OPINION: Gun violence is a serious challenge, now it’s time for the Senate to act
Here in New York, we are fortunate to have some of the strongest gun laws in the country and I want to thank the members of the Assembly — led by Speaker Carl Heastie — for passing measures this spring that would have extended our background check waiting period to 10 days, banned bump stocks and prevented those who have perpetrated domestic violence from obtaining a handgun.
And in late May, a state Senate committee advanced one of the measures, if passed, will allow police and prosecutors to confiscate weapons from people deemed a danger to themselves or others. All of this gives us reason to hope that our state can continue to take common sense measures to protect our communities and our children.
But this victory does not mean that our fight to end gun violence is anywhere close to complete. We need the State Senate to pass the Assembly’s proposals and deliver them to the governor’s desk.
We must also stand shoulder-to-shoulder with those in the private sector who join with us in opposition to the NRA and would rather protect kids than guns.
Several retailers are imposing limits on the purchase of firearms in their stores – steps that reflect common sense proposals we’re debating in New York state.
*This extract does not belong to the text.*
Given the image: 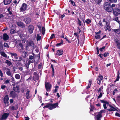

Dick’s Sporting Goods has announced that it will stop selling assault-style weapons and will require gun buyers to be at least 21 years old. Walmart, the nation’s largest retailer, has also imposed a minimum age requirement of 21 years to purchase firearms and after destocking assault-style weapons in 2015, will now stop selling items that resemble these guns.
Citigroup announced it would only do business with retail sector clients who do not sell bump stocks or high-capacity magazines, sell firearms to purchasers under 21 or sell to customers who have not passed a background check.
These businesses should be applauded for their actions — they’re in line with the values of the majority of Americans. But their common-sense move has exposed them to the venom of the NRA and their supporters across the country. In Georgia, state lawmakers pulled tax benefits for Delta Airlines after the company chose to discontinue a discount for NRA members. Republican U.S. Senators on the Banking Committee are publicly chastising companies and banks – including Bank of America and Citi – and threatening them for having a conscience.
Enough is enough — we shouldn’t be penalizing these companies, we should be thanking them for adding their voice to the fight, it can be a model for what more the private sector should do.
Gun violence is a serious challenge. To confront it, we need to work together, taking what works from government, the private sector and local communities and crafting common-sense solutions to help end the bloodshed.